Part 3: Extended Features and Design Patterns
You will need to implement at least 1 optional feature to get full credit on this assignment. You may choose from the list below or propose your own extended feature, as long as it is as significantly complex as the ones below.
- Extra decision making algorithms besides the required 3
- Adjusting the GUI interface, adding animations or extra buttons
- Decision making algorithms that require heavy extra overhead, such as tracking past board states across turns
- Custom Board sizes, like 6x6 or 10x10
- Saving and Loading Board States from files
Additionally, you will need to implement 1 more design pattern other than Strategy within your project. Feel free to adapt your proposed design pattern from your project proposal into the structure of the starter code.
Part 4: Submission
Grading Breakdown
Core Features (35%)
Your project should include:
- Functional game of Othello with human vs. human, human vs. computer, and computer vs computer modes
- 2 decision making algorithms (1 backtracking, 1 heuristic search) implemented using the Strategy Design Pattern
- 1 custom/alternative algorithm (team-proposed)
- Proper use of the provided packages and file organization
- Able to run your code through the GUI
Extended Features (5%)
See Part 3 for more information.
Design (10%)
Your program should implement the Strategy Design Pattern and 1 additional design pattern.
GitHub (5%)
Use of Git & GitHub for:
- version control purposes (frequent commits; pull requests to implement features; multiple students contributing)
- project planning purposes (project tracking; enumerating features)
Testing (30%)
From this category, 25 out of the 30 percentage points are allocated for reaching 80% testing coverage. The remaining 5 percentage points are allocated for qualitative analysis of your tests: do you have many specific tests, or one large test? Are your tests meaningful, or do they just aim to execute as many lines of code as possible? Do you handle edge cases? Do you test both for inputs & outputs as well as state changes?
Documentation (5%)
Is your code commented?

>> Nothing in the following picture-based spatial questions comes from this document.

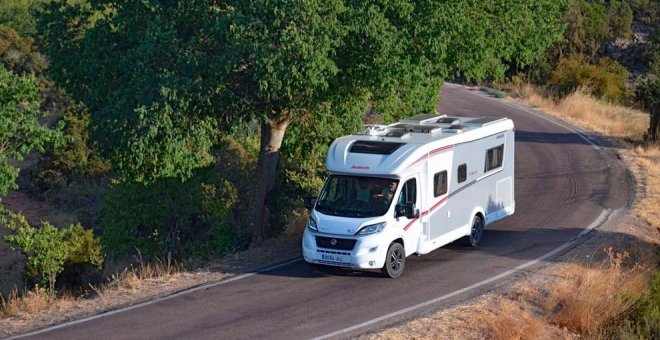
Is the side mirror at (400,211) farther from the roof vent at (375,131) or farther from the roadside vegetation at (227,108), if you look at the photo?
the roadside vegetation at (227,108)

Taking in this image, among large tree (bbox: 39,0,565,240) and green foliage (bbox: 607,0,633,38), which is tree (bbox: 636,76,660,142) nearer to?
green foliage (bbox: 607,0,633,38)

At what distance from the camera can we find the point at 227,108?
20406 millimetres

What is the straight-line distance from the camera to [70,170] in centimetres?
4047

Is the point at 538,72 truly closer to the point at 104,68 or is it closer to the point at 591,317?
the point at 104,68

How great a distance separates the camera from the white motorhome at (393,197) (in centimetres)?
1662

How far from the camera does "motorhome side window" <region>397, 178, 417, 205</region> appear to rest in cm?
1708

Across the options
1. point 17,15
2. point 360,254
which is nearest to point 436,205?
point 360,254

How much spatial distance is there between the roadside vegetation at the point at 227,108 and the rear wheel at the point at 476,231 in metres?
2.75

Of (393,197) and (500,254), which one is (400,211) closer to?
(393,197)

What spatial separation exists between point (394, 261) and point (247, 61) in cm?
524

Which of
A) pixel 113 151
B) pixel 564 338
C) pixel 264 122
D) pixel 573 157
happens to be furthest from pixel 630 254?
pixel 573 157

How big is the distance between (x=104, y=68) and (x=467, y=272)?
9.11 metres

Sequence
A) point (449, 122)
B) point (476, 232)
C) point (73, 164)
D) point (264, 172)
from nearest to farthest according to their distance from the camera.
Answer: point (476, 232)
point (449, 122)
point (264, 172)
point (73, 164)

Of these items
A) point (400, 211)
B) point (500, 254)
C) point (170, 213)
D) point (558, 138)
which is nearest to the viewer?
point (400, 211)
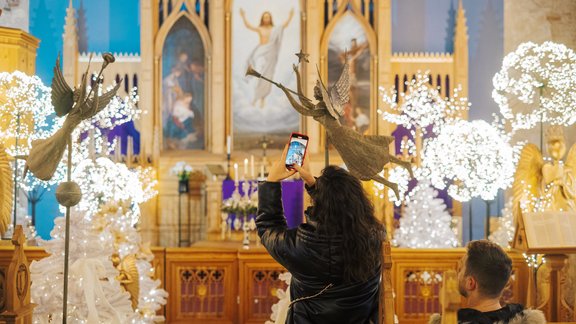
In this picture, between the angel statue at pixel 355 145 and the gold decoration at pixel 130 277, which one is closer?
the angel statue at pixel 355 145

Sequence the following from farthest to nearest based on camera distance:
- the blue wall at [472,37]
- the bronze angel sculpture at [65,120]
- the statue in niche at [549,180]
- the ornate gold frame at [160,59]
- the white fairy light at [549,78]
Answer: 1. the blue wall at [472,37]
2. the ornate gold frame at [160,59]
3. the white fairy light at [549,78]
4. the statue in niche at [549,180]
5. the bronze angel sculpture at [65,120]

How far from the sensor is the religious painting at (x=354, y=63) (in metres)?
11.8

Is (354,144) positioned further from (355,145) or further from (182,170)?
(182,170)

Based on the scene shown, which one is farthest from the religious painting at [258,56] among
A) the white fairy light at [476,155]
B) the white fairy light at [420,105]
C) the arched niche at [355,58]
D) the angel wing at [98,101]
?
the angel wing at [98,101]

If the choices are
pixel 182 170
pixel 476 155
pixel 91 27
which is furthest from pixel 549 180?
pixel 91 27

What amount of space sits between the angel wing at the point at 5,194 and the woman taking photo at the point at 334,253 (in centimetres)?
258

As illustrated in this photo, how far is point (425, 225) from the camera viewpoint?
9.96 meters

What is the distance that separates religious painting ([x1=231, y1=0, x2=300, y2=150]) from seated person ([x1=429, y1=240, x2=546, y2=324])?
9433 millimetres

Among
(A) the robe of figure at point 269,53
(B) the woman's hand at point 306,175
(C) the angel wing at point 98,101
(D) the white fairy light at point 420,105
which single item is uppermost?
(A) the robe of figure at point 269,53

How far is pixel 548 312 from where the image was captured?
5027mm

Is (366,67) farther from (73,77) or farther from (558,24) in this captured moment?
(73,77)

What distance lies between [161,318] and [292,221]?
437cm

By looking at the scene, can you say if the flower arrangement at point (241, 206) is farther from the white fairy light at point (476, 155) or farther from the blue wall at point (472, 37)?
the blue wall at point (472, 37)

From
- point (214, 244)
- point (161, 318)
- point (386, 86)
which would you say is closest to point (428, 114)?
point (386, 86)
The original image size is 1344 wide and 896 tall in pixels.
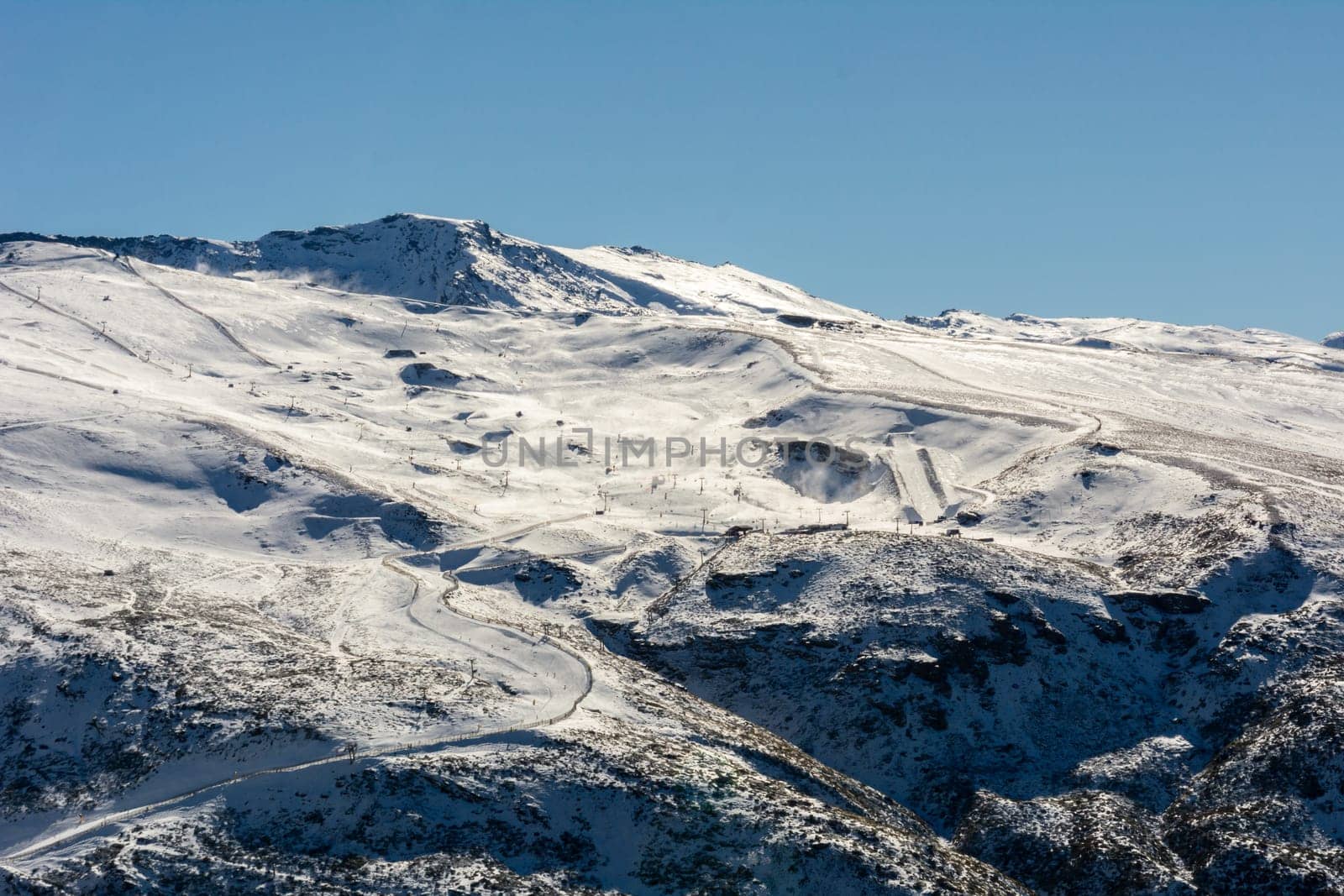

Do you have a UML diagram that correctly describes all of your class relationships?
Presentation (5%)
Do you have all of the required sections?
- Project design
- Initial project plans
- Choices made for optional requirements
- Project demo
- Challenges faced/project retrospective
- TA Q&A
Team Assessment (5%)
Points awarded for completing an anonymous Google form. All of the points for this category come from completion of the form, but I (Harry) reserve the right to adjust any group member’s overall score as a result of information that teams share about their members.